Is propofol the new wonder drug for treating headaches?
You know the scenario: a patient comes in with headache for the previous few hours or even days. It’s the same as the patient’s normal migraine, but very severe and won’t go away. What do you do? A bit aspalgin and/or codeine and/or fluid and/or metoclopramide. In many cases you reach for the ‘largactil’, 25mg in a litre of saline and if your patients are like mine, you need another bag of the same. It’s now 2-4 hours down the track and the patient is sleepy and just wants to go home. Sounds familiar?
Well, here is some published evidence for the use of ‘propofol’ in this scenario.
In a paper in 2000 [Headache, 2000, March; 40 : 224-230] Krusz, et. al. initially observed improvement of headache in patients treated with propofol in preparation for epidurals and other nerve blocks. They conducted a study of 77 patients with intractable headaches, both migrainous and non-migrainous in a pain clinic. The results were surprising to say the least. Headache intensity was reduced on average by 95.4% after 20-30 minutes. Sixty-three of the seventy seven patients had total resolution of their headache and only three patients had a return of headache the following day. The average dose of propofol was 110 mg, considered a sub-anaesthetic dose in this group.
Since then, there have been several case reports of the use of propofol for migraine headaches. In the latest case report [Anaesthesiology, February 2007, volume 106, issue 2, page 405-406] propofol was used in a patient with a two-week history of intractable migraine headache that had been complicated by severe hemicranial pain, photophobia and phonobia, and left eyelid droop. The patient has had multiple medications trial with no success. The patient had been admitted and a neurologist at the Anaesthethetics Department was to assist with a sub-anaesthetic dose of propofol.

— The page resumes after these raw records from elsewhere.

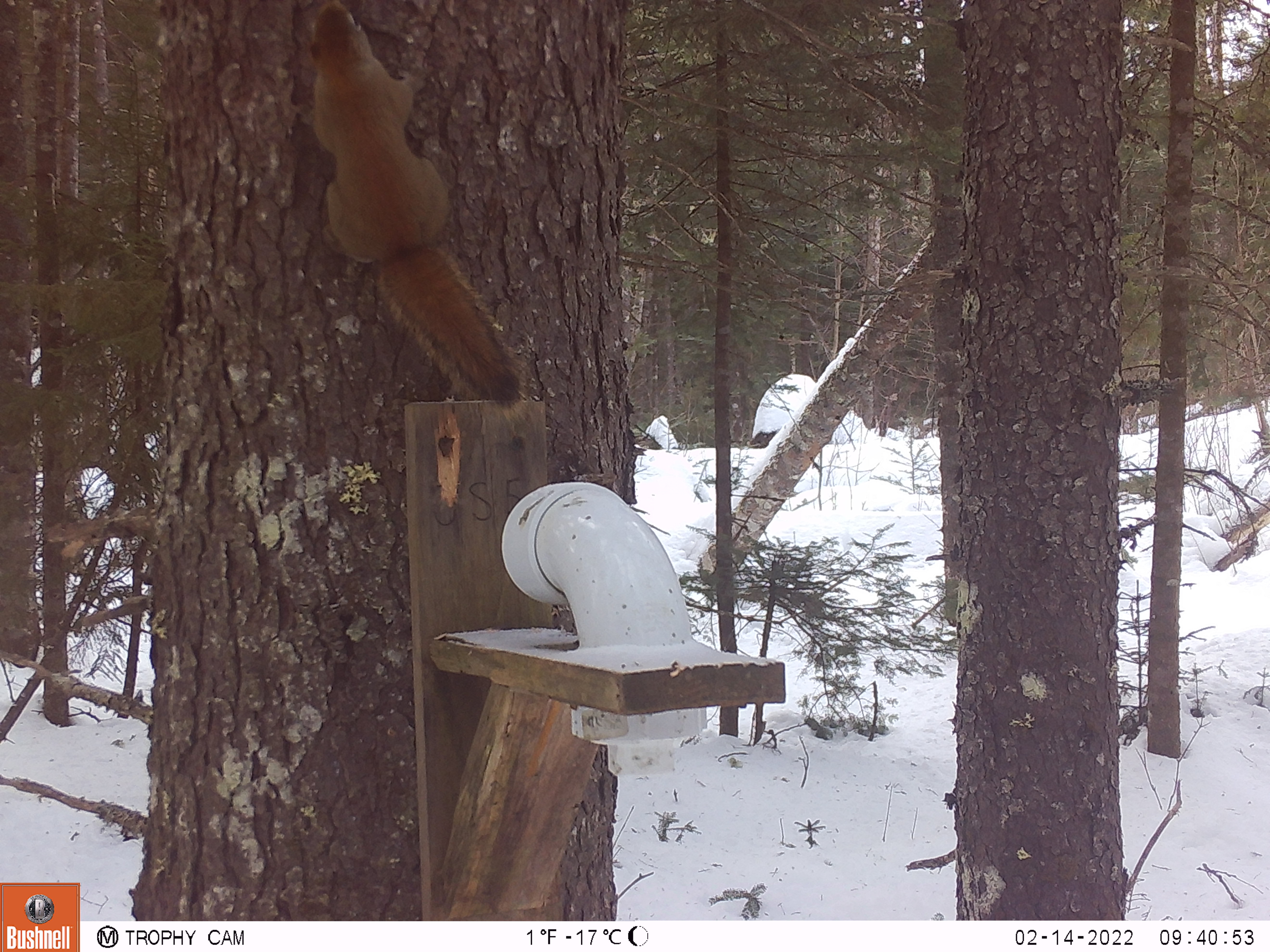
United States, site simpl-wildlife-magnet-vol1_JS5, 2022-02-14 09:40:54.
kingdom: Animalia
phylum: Chordata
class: Mammalia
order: Rodentia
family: Sciuridae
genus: Tamiasciurus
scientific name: Tamiasciurus hudsonicus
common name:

A visual analogue scale was used to monitor pain. This is what happened:
Initial pain score was 6/10 with photophobia
20 mg of IV propofol was then given every five minutes to a maximum of 120 mgs over 30 minutes.
At five minutes: The pain score was 5/10.

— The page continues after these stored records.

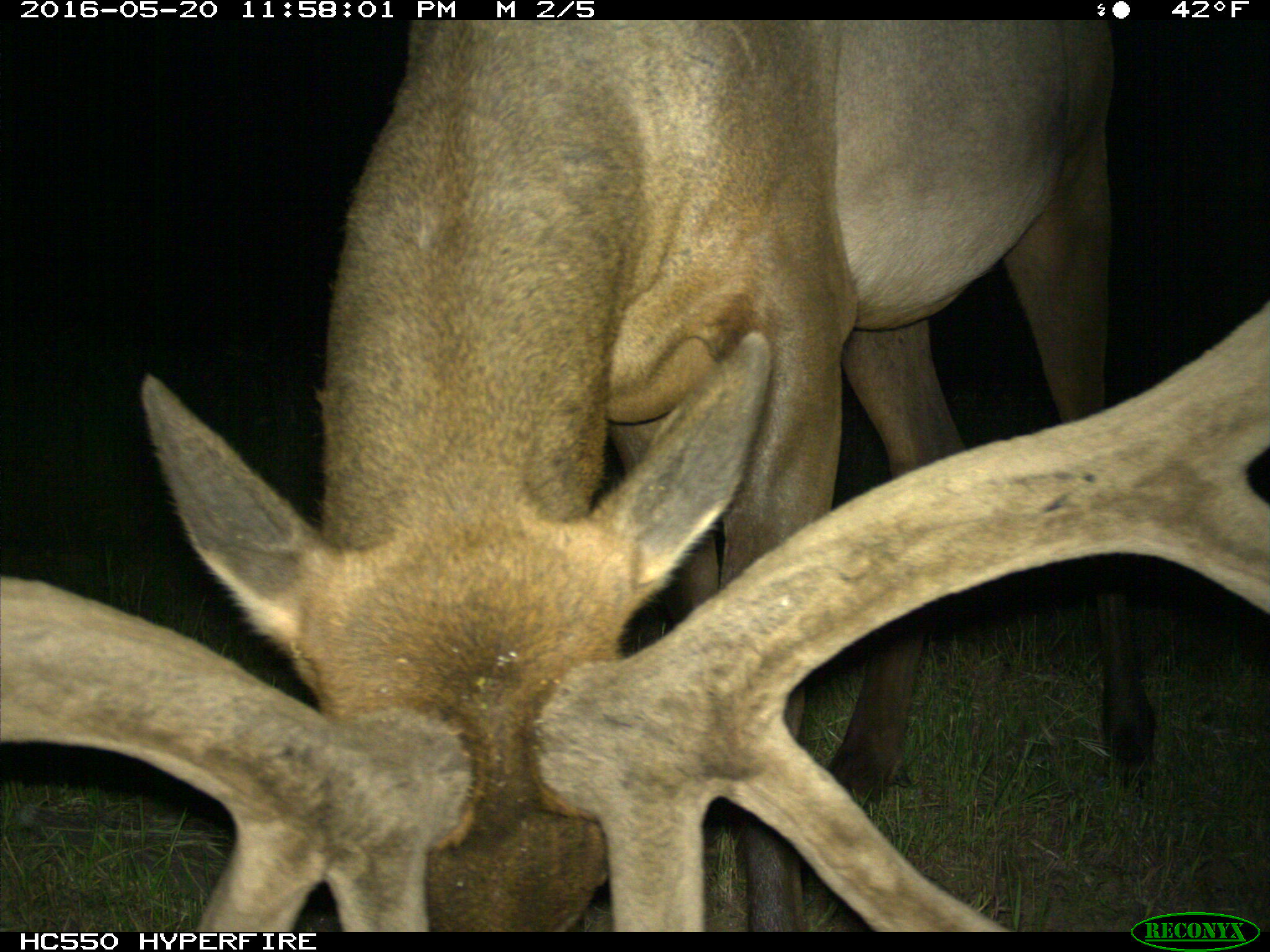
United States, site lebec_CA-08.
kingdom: Animalia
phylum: Chordata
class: Mammalia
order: Artiodactyla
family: Cervidae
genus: Cervus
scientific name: Cervus canadensis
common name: elk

At 20 minutes [80 mg]: The pain score was 2/10
At 30 minutes [120 mg]: The pain score was 0/10 and the photophobia resolved.
In the most recent study [BMC Neurology, 2012; 12] Soleimanpour, et. al. conducted a double blind, randomized trial of 90 adult patients who presented with migraine headache.
The patients were divided into two groups: Group 1 received IV propofol, Group 2 received IV dexamethasone.
The dose of propofol was 10 mg every 5-10 minutes to a total of 80 mg. The dose of dexamethasone was 0.15 mg/kg to 16 mg total.
The reduction in headache score in the propofol group (1.44±1.63) was significantly greater [P<0.05] than the dexamethazone group (3.06±2) at 30 minutes.
The propofol group had a more rapid result and there were no side effects.
Here is my take on this.
Safety comes first. Obviously, make sure that an airway trained person is available if we’re giving propofol to a patient. Make sure the monitoring is in place and all the airway equipment is there and checked and ready to go.
How much propofol would I give: Well I would probably start with 10 mg every five minutes for the first two doses, and then continue with 20 mg for the rest of the doses up to 30 minutes, five minutes apart, to a total of 100 mg. I would be very careful in monitoring blood pressures of the patient( beware in the very old). I am making sure that they would not be anaesthethized or that these are sub-anaesthetic doses.
Propofol for migraine… I’m going to give it a go. Let me know if you use it out there.